__Short problem__
Pick up the Burin Peninsula travel journal after its final sentence and carry it forward.

__Text passage__
This morning we woke late (0830) and had a slow start before heading back north. At Marystown we shopped at the Canadian Tire for lithium grease (hopefully to quiet an occasional noise from the power-steering unit pulley) and a few odds and ends. We then visited the local library which was closed but had left their wi-fi router running. Since we had accounts established in the Newfoundland Public Library system when we were at Clarenville, we could sign on and use it.
We caught up on email and made a Skype call to Labashi's parents. The library opened while we were working and we found they had a nice selection of used books. I bought three books and two DVDs for $1.50.
We then had a few more items to track down at the Wal-mart. We bought butane for the cookstove and chemicals for the Necessary. Finally, we decided we'd better finish off the bakeapples we bought a few days ago so we picked up a small ice-cream from the McDonald's and had bakeapple (cloudberry) sundaes in the van. Goood!
We then drove up back up the Burin Peninsula, now in the rain and getting heavier as we went north. Rain was still light when we passed something odd on the road and turned back for a better look. It was a road-killed beaver--- the first of those we've ever seen. The poor thing had apparently just been trying to cross the road between two ponds close to the road on each side when it was hit.

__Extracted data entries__
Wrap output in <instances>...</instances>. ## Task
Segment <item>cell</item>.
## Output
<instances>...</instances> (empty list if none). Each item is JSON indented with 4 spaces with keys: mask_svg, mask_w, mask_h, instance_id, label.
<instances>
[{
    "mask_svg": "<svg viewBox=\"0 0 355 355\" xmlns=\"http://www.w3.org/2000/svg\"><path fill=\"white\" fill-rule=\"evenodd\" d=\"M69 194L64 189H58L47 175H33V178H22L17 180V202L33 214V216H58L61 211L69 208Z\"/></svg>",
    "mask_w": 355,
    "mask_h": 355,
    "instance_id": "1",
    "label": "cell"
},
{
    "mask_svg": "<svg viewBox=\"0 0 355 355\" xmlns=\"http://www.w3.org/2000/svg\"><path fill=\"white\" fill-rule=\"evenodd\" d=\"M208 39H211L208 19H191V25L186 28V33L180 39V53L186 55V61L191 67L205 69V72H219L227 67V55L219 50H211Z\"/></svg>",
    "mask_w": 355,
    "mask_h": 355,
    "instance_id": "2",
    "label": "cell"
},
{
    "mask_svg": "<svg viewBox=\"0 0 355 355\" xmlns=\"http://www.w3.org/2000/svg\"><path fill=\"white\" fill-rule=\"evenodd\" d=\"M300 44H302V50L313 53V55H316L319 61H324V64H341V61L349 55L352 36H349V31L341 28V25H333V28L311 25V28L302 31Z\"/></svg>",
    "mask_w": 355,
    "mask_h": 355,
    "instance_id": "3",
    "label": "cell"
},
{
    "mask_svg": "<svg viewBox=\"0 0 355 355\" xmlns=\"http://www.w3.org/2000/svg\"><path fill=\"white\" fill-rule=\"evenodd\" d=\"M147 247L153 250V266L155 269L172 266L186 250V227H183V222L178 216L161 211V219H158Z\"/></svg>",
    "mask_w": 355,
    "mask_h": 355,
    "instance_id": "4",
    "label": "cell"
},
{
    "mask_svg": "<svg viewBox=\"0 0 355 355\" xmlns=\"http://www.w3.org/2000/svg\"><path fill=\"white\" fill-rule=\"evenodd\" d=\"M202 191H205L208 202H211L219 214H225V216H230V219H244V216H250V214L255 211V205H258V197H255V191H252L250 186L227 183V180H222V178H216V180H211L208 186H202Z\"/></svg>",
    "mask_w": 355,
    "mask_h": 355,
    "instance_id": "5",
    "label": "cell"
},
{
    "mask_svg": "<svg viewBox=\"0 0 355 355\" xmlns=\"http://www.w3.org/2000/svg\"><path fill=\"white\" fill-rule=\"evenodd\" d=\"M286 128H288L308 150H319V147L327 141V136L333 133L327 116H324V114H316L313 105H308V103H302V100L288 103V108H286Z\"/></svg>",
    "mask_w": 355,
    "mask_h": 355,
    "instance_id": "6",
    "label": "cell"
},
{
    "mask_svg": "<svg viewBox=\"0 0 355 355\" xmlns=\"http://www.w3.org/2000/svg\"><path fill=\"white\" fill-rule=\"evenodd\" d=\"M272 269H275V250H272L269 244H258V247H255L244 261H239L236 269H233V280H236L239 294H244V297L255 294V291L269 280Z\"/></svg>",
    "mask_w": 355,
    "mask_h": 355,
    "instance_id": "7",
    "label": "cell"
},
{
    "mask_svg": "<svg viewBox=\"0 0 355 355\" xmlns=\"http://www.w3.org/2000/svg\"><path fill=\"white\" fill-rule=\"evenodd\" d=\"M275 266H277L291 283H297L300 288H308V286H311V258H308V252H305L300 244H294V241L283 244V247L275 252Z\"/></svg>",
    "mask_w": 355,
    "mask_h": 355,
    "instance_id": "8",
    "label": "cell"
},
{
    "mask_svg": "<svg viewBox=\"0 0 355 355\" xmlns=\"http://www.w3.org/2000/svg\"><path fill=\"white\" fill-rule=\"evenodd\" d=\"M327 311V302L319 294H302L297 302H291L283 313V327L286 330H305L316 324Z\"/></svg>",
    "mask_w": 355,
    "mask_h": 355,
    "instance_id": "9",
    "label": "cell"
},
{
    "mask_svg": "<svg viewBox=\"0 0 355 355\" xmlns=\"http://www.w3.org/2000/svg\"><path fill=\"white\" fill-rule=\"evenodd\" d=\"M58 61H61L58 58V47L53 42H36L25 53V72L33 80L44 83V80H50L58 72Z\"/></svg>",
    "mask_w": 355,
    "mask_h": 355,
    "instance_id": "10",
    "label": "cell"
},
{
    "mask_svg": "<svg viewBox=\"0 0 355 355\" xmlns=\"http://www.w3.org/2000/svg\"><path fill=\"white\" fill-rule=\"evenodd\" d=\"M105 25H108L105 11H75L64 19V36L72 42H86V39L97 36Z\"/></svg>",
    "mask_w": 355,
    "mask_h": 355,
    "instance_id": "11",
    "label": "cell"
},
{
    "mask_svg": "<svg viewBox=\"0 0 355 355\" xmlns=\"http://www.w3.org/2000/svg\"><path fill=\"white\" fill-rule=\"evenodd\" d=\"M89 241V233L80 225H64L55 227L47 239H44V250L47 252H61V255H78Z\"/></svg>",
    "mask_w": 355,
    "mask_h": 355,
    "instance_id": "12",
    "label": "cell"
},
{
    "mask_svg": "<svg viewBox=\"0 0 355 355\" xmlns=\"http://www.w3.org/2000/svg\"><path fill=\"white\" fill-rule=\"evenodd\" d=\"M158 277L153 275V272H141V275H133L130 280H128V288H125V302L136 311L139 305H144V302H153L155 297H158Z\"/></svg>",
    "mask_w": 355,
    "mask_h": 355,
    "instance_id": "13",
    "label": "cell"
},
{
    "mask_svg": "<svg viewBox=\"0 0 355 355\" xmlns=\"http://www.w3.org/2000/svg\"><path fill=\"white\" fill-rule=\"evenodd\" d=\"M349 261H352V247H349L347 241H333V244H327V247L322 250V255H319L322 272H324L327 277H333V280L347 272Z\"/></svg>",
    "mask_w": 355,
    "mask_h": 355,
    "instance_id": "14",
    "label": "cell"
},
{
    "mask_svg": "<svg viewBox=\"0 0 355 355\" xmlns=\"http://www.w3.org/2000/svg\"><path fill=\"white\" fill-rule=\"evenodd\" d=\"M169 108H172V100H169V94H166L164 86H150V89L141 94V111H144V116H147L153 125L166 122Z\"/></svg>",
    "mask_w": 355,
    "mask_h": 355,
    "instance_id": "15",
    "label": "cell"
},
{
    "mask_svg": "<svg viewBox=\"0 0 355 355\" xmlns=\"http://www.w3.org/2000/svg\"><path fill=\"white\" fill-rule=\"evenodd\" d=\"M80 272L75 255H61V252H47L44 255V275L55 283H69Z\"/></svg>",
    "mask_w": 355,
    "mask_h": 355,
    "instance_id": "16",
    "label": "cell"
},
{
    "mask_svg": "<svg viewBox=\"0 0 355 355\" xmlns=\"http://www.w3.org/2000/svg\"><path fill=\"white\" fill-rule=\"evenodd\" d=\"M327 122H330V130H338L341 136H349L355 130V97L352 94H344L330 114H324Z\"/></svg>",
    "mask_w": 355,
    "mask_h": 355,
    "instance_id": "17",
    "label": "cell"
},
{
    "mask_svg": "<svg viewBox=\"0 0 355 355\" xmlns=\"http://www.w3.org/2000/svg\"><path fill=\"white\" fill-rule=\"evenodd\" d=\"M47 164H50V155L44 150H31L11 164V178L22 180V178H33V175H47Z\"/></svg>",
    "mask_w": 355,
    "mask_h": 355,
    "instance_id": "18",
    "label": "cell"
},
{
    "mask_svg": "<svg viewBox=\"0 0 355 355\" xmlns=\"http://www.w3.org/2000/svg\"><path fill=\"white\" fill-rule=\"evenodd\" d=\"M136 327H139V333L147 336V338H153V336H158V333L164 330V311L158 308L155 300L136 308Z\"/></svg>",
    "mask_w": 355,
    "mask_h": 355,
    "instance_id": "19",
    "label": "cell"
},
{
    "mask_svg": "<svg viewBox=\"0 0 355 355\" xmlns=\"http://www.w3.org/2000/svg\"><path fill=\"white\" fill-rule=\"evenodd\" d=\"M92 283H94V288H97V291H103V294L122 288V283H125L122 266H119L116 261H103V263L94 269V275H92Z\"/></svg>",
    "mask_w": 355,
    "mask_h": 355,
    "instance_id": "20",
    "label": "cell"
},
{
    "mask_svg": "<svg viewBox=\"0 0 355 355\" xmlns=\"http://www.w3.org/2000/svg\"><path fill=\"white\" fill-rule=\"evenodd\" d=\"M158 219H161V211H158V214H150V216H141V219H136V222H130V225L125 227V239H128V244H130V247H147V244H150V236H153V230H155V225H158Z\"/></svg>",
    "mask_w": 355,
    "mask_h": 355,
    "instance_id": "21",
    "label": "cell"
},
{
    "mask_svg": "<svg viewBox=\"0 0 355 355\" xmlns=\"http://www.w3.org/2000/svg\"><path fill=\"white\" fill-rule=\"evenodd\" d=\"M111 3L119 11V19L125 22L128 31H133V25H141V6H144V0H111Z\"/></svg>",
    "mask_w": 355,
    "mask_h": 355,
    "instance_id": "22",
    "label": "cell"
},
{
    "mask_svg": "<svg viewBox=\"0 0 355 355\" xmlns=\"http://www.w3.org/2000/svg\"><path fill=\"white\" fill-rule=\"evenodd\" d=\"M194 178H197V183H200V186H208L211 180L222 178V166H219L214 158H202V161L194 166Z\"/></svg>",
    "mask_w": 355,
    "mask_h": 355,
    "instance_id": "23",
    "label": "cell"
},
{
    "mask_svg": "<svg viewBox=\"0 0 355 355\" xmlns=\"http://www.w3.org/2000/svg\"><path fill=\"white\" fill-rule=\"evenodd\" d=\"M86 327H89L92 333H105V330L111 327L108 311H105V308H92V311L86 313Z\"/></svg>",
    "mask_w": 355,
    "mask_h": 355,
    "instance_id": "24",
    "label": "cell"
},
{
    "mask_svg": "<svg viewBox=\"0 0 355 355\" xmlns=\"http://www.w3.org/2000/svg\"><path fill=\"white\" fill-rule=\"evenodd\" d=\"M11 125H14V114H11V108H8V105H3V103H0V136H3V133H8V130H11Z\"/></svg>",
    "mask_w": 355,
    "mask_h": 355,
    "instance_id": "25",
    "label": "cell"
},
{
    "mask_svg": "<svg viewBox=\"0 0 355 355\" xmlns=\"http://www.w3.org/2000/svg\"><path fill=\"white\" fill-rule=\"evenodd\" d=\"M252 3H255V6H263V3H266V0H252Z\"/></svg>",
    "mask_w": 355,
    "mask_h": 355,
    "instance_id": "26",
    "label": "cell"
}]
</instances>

__Result__
And on the subject of road-kill, there's very little of it in Newfoundland. We do see an occasional bloody spot where apparently somebody had a run-in with a moose but there's nothing there but a dark red mark-- no car parts, no moose parts. As we drive we see signs about how many moose hits there have been and it's clearly a big problem here. We try not to drive at night though we did have about an hour's worth of it on the way down to the ferry a few days ago. We notice that some of the locals have mounted driving lights on the roof-racks of their cars. And while we were driving that hour the other night we saw an oncoming pickup dim a spotlight he had mounted on his roof as we approached.
We made it to the Trans-Canada about 1700 and decided we might as well spend the night at the Clarenville Wal-mart. But then we remembered we're supposed to get strong winds tonight so with our fresh memory of the windy night at the St. John's airport Wal-mart, we carried on north to Lockston Path Provincial Park for some well-treed campsites. We arrived around 1930 and picked a well-protected site and settled in for the evening.
Labashi's reading 'Random Passage' and I've finished up 'Nine Dragons' and have started John Grisham's 'Ford County'.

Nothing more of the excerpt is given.